Set in Southern Brooklyn, USA, in the 1990s, City of Margins resonates with memories of Italy, even though not one of the characters has visited the country of their heritage. Family legends have been passed down the generations, but the language has been lost. Perhaps the first immigrants abandoned Italian during their struggle to survive in the new world, or possibly their children found it easier to blend into society without carrying the stigma of foreign speech. Ava expresses regret that her parents, who spoke Italian with their own parents, did not teach her a single word. ‘She wonders what it means to be from a place but not to know the place at all. This makes her sad.’

Cooking is one of the few things to have survived this general abandonment of Italian culture. It is a significant motif in City of Margins, appearing as a sexual advance, a maternal attempt to hold fragmented families together or a way to create an illusion of closeness where none exists. The women obsess about food and drink, while the men graze on crisps between violent clashes or episodes of fantasy. Behind the ‘chicken parm’ Mikey’s mother broods over, the Folgers coffee in every household, pignoli pastries and ubiquitous bubbling gravy, there lurks a hidden meaning. The human longing to nurture and be nurtured has been brutally overcome by an urge to grab and run.

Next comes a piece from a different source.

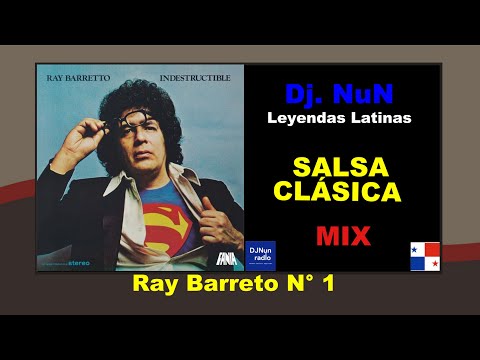 Salsa Clásica: Mix de Ray Barreto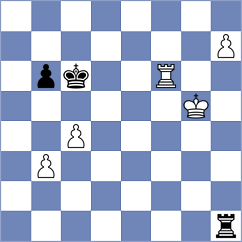 Shuvalova - Horak (chess.com INT, 2022)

Adherence to the Roman Catholic Church is another survival from the ancestral life in Sicily or Calabria. Very few of the characters even bother to pay lip service to religion, but for some, it still has deep significance. The influence of the local church appears to be social rather than spiritual. Several of the characters remember each other from their days at the school attached to it, and the building itself is familiar and reassuring. The priest and nuns represent the knowledge of good and evil. Everyone has been taught right from wrong, but in the struggle for everyday survival, Hell is an occupational hazard for the citizens of the City of Margins.

I was totally absorbed by this book, published by No Exit Press, from its jaw-dropping first chapter to the unpredictable finale.